New Orleans: A Geopolitical Prize
By George Friedman (Stratfor)

The American political system was founded in Philadelphia, but the American nation was built on the vast farmlands that stretch from the Alleghenies to the Rockies. That farmland produced the wealth that funded American industrialization: It permitted the formation of a class of small landholders who, amazingly, could produce more than they could consume. They could sell their excess crops in the east and in Europe and save that money, which eventually became the founding capital of American industry.

But it was not the extraordinary land nor the farmers and ranchers who alone set the process in motion. Rather, it was geography -- the extraordinary system of rivers that flowed through the Midwest and allowed them to ship their surplus to the rest of the world. All of the rivers flowed into one -- the Mississippi -- and the Mississippi flowed to the ports in and around one city: New Orleans. It was in New Orleans that the barges from upstream were unloaded and their cargos stored, sold and reloaded on ocean-going vessels. Until last Sunday, New Orleans was, in many ways, the pivot of the American economy.

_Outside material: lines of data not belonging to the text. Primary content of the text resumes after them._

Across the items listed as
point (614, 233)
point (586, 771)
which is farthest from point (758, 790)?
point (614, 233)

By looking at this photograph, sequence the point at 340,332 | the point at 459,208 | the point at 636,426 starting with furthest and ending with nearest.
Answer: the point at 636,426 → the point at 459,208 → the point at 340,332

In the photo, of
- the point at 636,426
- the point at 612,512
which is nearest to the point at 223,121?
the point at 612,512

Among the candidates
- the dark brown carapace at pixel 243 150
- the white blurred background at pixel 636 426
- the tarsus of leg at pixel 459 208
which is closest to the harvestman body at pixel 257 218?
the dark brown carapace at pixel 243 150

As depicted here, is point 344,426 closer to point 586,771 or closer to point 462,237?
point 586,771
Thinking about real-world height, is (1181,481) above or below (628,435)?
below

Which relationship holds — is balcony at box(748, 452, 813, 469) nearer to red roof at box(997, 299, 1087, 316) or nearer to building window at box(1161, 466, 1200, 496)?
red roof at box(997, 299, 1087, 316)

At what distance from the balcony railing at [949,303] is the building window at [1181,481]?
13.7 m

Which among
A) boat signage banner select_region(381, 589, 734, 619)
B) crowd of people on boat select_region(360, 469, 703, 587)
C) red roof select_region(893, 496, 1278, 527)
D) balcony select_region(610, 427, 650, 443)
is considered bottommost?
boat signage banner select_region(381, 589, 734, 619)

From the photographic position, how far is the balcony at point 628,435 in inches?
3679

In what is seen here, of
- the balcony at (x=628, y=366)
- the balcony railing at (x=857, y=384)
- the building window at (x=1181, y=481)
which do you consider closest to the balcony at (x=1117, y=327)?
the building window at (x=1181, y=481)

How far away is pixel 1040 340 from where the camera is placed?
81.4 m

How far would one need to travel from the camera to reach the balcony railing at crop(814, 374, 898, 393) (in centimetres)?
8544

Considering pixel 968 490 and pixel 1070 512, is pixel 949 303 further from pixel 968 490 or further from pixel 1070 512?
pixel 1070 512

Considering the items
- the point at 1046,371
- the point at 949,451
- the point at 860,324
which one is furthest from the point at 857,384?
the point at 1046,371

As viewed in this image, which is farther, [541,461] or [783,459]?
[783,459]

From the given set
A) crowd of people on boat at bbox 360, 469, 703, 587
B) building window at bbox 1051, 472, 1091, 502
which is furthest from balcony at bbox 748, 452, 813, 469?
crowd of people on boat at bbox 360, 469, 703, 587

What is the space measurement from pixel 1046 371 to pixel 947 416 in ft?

For that reason, the Battle of New Orleans in January 1815 was a key moment in American history. Even though the battle occurred after the War of 1812 was over, had the British taken New Orleans, we suspect they wouldn't have given it back. Without New Orleans, the entire Louisiana Purchase would have been valueless to the United States. Or, to state it more precisely, the British would control the region because, at the end of the day, the value of the Purchase was the land and the rivers - which all converged on the Mississippi and the ultimate port of New Orleans. The hero of the battle was Andrew Jackson, and when he became president, his obsession with Texas had much to do with keeping the Mexicans away from New Orleans.

During the Cold War, a macabre topic of discussion among bored graduate students who studied such things was this: If the Soviets could destroy one city with a large nuclear device, which would it be? The usual answers were Washington or New York. For me, the answer was simple: New Orleans. If the Mississippi River was shut to traffic, then the foundations of the economy would be shattered. The industrial minerals needed in the factories wouldn't come in, and the agricultural wealth wouldn't flow out. Alternative routes really weren't available. The Germans knew it too: A U-boat campaign occurred near the mouth of the Mississippi during World War II. Both the Germans and Stratfor have stood with Andy Jackson: New Orleans was the prize.

Last Sunday, nature took out New Orleans almost as surely as a nuclear strike. Hurricane Katrina's geopolitical effect was not, in many ways, distinguishable from a mushroom cloud. The key exit from North America was closed. The petrochemical industry, which has become an added value to the region since Jackson's days, was at risk. The navigability of the Mississippi south of New Orleans was a question mark. New Orleans as a city and as a port complex had ceased to exist, and it was not clear that it could recover.

The Ports of South Louisiana and New Orleans, which run north and south of the city, are as important today as at any point during the history of the republic. On its own merit, POSL is the largest port in the United States by tonnage and the fifth-largest in the world. It exports more than 52 million tons a year, of which more than half are agricultural products -- corn, soybeans and so on. A large proportion of U.S. agriculture flows out of the port. Almost as much cargo, nearly 17 million tons, comes in through the port -- including not only crude oil, but chemicals and fertilizers, coal, concrete and so on.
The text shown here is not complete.